Task objective — The reply should contain each record below, returned exactly as given.

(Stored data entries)
***
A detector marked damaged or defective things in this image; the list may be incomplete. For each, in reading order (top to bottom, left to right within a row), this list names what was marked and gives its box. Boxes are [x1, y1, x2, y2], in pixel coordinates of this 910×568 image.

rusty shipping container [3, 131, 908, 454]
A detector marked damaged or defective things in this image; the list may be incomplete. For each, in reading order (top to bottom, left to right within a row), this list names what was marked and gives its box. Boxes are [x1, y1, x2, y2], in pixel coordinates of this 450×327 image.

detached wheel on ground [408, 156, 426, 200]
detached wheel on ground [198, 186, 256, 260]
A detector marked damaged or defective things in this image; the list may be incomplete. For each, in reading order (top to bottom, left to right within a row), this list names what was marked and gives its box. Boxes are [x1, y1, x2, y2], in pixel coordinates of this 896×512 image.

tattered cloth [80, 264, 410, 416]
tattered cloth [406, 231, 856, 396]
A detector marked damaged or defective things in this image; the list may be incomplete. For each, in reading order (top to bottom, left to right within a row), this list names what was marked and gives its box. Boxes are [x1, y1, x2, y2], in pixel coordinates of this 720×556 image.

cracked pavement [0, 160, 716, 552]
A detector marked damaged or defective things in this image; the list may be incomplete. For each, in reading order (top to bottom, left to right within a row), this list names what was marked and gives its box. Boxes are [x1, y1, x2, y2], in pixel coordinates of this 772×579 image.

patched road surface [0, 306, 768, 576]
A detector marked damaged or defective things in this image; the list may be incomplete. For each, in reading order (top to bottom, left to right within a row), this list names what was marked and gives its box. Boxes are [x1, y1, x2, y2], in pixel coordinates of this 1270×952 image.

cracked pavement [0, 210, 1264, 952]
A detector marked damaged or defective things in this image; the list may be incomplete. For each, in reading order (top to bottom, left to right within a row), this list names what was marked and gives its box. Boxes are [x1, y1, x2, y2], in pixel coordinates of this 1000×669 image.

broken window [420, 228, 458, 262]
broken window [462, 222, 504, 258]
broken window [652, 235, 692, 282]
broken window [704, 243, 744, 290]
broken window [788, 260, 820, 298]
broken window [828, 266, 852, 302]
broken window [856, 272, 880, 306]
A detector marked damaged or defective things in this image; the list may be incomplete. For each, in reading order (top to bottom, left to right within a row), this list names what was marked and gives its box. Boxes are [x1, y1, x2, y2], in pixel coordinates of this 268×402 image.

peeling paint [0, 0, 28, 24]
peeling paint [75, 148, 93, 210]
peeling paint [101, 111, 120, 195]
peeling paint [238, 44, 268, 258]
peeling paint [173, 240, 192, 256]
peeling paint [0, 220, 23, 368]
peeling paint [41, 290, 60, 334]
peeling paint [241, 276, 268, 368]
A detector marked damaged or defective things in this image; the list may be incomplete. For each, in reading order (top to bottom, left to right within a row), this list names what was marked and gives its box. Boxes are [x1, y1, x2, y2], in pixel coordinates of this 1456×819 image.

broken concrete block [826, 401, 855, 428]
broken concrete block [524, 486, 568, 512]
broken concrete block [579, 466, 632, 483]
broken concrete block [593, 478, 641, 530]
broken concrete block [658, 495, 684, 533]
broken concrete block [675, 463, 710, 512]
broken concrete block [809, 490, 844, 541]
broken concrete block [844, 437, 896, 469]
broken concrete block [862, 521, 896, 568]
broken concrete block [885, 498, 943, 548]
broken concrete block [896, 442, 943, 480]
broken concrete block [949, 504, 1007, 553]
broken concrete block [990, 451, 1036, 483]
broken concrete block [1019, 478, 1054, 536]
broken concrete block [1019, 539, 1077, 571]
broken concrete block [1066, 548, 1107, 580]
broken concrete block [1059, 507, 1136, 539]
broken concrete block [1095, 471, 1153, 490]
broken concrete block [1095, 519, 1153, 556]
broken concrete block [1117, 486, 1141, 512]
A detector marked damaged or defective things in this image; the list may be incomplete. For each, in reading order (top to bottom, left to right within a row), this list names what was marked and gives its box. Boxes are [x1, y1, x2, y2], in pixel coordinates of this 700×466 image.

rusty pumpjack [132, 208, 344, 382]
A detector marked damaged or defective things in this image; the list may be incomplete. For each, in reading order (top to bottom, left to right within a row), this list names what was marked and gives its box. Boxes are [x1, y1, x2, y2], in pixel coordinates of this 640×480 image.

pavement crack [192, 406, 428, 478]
***
Exercise output —
A detector marked damaged or defective things in this image; the list may be incomplete. For each, in reading order (top to bottom, left to right within a row), this list names what was marked and gives its box. Boxes are [x1, y1, x2, y2], in pixel coordinates of this 910×568 image.

rusty shipping container [3, 131, 908, 454]
A detector marked damaged or defective things in this image; the list may be incomplete. For each, in reading order (top to bottom, left to right within a row), this list names what was marked and gives its box. Boxes are [x1, y1, x2, y2], in pixel coordinates of this 450×327 image.

detached wheel on ground [408, 156, 426, 200]
detached wheel on ground [198, 186, 256, 260]
A detector marked damaged or defective things in this image; the list may be incomplete. For each, in reading order (top to bottom, left to right within a row), this list names what was marked and gives its box. Boxes are [x1, y1, x2, y2], in pixel coordinates of this 896×512 image.

tattered cloth [80, 264, 410, 416]
tattered cloth [406, 231, 856, 396]
A detector marked damaged or defective things in this image; the list may be incomplete. For each, in reading order (top to bottom, left to right within a row), this list names what was marked and gives its box. Boxes are [x1, y1, x2, y2], in pixel coordinates of this 720×556 image.

cracked pavement [0, 160, 716, 552]
A detector marked damaged or defective things in this image; the list may be incomplete. For each, in reading order (top to bottom, left to right within a row), this list names what was marked and gives its box. Boxes are [x1, y1, x2, y2], in pixel coordinates of this 772×579 image.

patched road surface [0, 306, 768, 576]
A detector marked damaged or defective things in this image; the list may be incomplete. For each, in reading order (top to bottom, left to right within a row), this list names what was marked and gives its box. Boxes are [x1, y1, x2, y2], in pixel coordinates of this 1270×952 image.

cracked pavement [0, 210, 1264, 952]
A detector marked damaged or defective things in this image; the list may be incomplete. For each, in reading order (top to bottom, left to right within a row), this list names what was marked and gives its box. Boxes are [x1, y1, x2, y2], in pixel coordinates of this 1000×669 image.

broken window [420, 228, 458, 262]
broken window [462, 222, 504, 258]
broken window [652, 235, 692, 282]
broken window [704, 243, 744, 290]
broken window [788, 260, 820, 298]
broken window [828, 266, 852, 302]
broken window [856, 272, 880, 306]
A detector marked damaged or defective things in this image; the list may be incomplete. For each, in reading order (top to bottom, left to right within a row), this list names what was marked and gives its box. Boxes are [x1, y1, x2, y2], in pixel coordinates of this 268×402 image.

peeling paint [0, 0, 28, 24]
peeling paint [75, 148, 93, 210]
peeling paint [101, 111, 120, 195]
peeling paint [238, 44, 268, 258]
peeling paint [173, 240, 192, 256]
peeling paint [0, 220, 23, 368]
peeling paint [41, 290, 60, 334]
peeling paint [241, 276, 268, 368]
A detector marked damaged or defective things in this image; the list may be incomplete. For each, in reading order (top to bottom, left to right within a row), this list names what was marked and gives its box. Boxes are [x1, y1, x2, y2], in pixel coordinates of this 1456×819 image.

broken concrete block [826, 401, 855, 428]
broken concrete block [524, 486, 568, 512]
broken concrete block [579, 466, 632, 483]
broken concrete block [593, 478, 641, 530]
broken concrete block [658, 495, 684, 533]
broken concrete block [675, 463, 710, 512]
broken concrete block [809, 490, 844, 541]
broken concrete block [844, 437, 896, 469]
broken concrete block [862, 521, 896, 568]
broken concrete block [885, 498, 943, 548]
broken concrete block [896, 442, 943, 480]
broken concrete block [949, 504, 1007, 553]
broken concrete block [990, 451, 1036, 483]
broken concrete block [1019, 478, 1054, 536]
broken concrete block [1019, 539, 1077, 571]
broken concrete block [1066, 548, 1107, 580]
broken concrete block [1059, 507, 1136, 539]
broken concrete block [1095, 471, 1153, 490]
broken concrete block [1095, 519, 1153, 556]
broken concrete block [1117, 486, 1141, 512]
A detector marked damaged or defective things in this image; the list may be incomplete. For each, in reading order (top to bottom, left to right within a row), this list names what was marked and gives its box. Boxes are [x1, y1, x2, y2], in pixel coordinates of this 700×466 image.

rusty pumpjack [132, 208, 344, 382]
A detector marked damaged or defective things in this image; the list may be incomplete. For each, in reading order (top to bottom, left to right within a row), this list names what was marked and gives its box. Boxes are [x1, y1, x2, y2], in pixel coordinates of this 640×480 image.

pavement crack [192, 406, 428, 478]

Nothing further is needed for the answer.